* **Goal 1**: Summarize the text on policing in two sentences.
* **Goal 2**: Rewrite the text on policing from "Two weeks into" to "has to change.", with "urgent" changed to "pressing".

Over the past weeks we have seen unprecedented unrest in the United States, and around the world, in response to the brutal murder of George Floyd at the hands of members of the Minneapolis police department. Though the George Floyd murder was the catalyst, it was certainly not an isolated incident.
Two weeks into the demonstrations, protesters have articulated an increasingly clear and urgent message: policing has to change, and it has to change soon. Police violence, or tolerance of racist violence by private citizens, is a failure of policing and, in virtually every case, that failure has been abject and total. Even a quick look at two of the most recent, high-profile cases, involving Breonna Taylor and Ahmaud Arbery is ample proof that the protesters are right: something has to change.

* **Given material**:
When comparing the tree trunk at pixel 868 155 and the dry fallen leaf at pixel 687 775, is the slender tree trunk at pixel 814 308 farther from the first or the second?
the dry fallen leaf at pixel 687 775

* **Full response 1**: The murder of George Floyd by members of the Minneapolis police department has set off unprecedented unrest in the United States and around the world, though it was not an isolated incident. Protesters demand that policing change soon, and the cases of Breonna Taylor and Ahmaud Arbery show that police violence, or tolerance of racist violence by private citizens, is an abject and total failure of policing.

* **Full response 2**:
Two weeks into the demonstrations, protesters have articulated an increasingly clear and pressing message: policing has to change, and it has to change soon. Police violence, or tolerance of racist violence by private citizens, is a failure of policing and, in virtually every case, that failure has been abject and total. Even a quick look at two of the most recent, high-profile cases, involving Breonna Taylor and Ahmaud Arbery is ample proof that the protesters are right: something has to change.